1997 Congressional Hearings
Intelligence and Security

Opening Statement of Chairman Bill McCollum

Before the Subcommittee on Crime

Oversight Hearing on the Federal Bureau of Investigation

May 13, 1997

Today the Subcommittee holds the first in a series of oversight hearings concerning the Federal Bureau of Investigation. It is the responsibility of Congress to determine whether the laws passed by the Legislative Branch are properly and faithfully executed, and that the monies authorized and appropriated by Congress are being expended as Congress intended. As the largest federal law enforcement agency, the Federal Bureau of Investigation is deserving of special attention in relation to the oversight duties of the Subcommittee on Crime. Accordingly, the Subcommittee's hearings will examine a number of important issues facing the Bureau today.

Over the last few years, troubling allegations have been raised concerning the Laboratory Division of the FBI. These allegations have been raised, principally, by Dr. Frederic Whitehurst, a Supervisory Special Agent who works in the FBI lab. The numerous allegations that Dr. Whitehurst raised eventually resulted in an investigation by the Department of Justice Inspector General. The results of that investigation, released just last month in a 500-page report, is the subject of today's hearing.

For years, the FBI lab has been considered among the best forensic laboratories in the world. Each year scientific analysis in connection with thousands of cases is conducted at the FBI lab, both in federal investigations and in state and local criminal investigations. The results of those analyses often form the basis of criminal prosecutions. The accuracy of those investigations can

determine the guilt or innocence of an accused.

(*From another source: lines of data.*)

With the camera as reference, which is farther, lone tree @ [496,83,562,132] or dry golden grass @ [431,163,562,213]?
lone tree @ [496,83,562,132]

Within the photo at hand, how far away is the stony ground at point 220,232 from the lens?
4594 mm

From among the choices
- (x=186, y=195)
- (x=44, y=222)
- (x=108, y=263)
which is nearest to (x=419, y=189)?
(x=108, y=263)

For that reason alone, the work of the lab cannot be too carefully scrutinized.

Today we consider whether the findings of the Inspector General, which sustain a significant number of Dr. Whitehurst's allegations and point out other instances of inappropriate conduct, evidence systemic problems within the FBI lab which undermine its credibility as an objective and impartial finder of scientific fact. We will consider ways in which the FBI laboratory can be improved and when those reforms may be implemented. And we will consider Dr. Whitehurst's disturbing allegations that the FBI has retaliated against him because of the allegations he has made concerning the lab.

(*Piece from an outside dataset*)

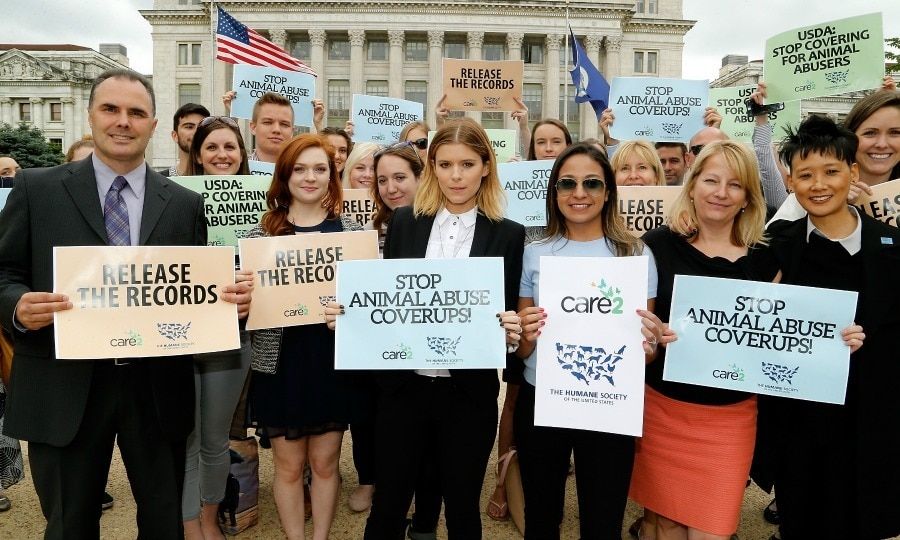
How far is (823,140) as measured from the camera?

The FBI laboratory is an integral part of the role the FBI plays in our criminal justice system. Congress must ensure that the investigations in the lab are performed in an impartial manner, that the best qualified people work there, and that the highest scientific standards are required of them at all times. This oversight is essential to helping to restore the public's confidence that our criminal justice system is as fair and just as is humanly possible.

I welcome each of the witnesses here today and look forward to receiving their testimony.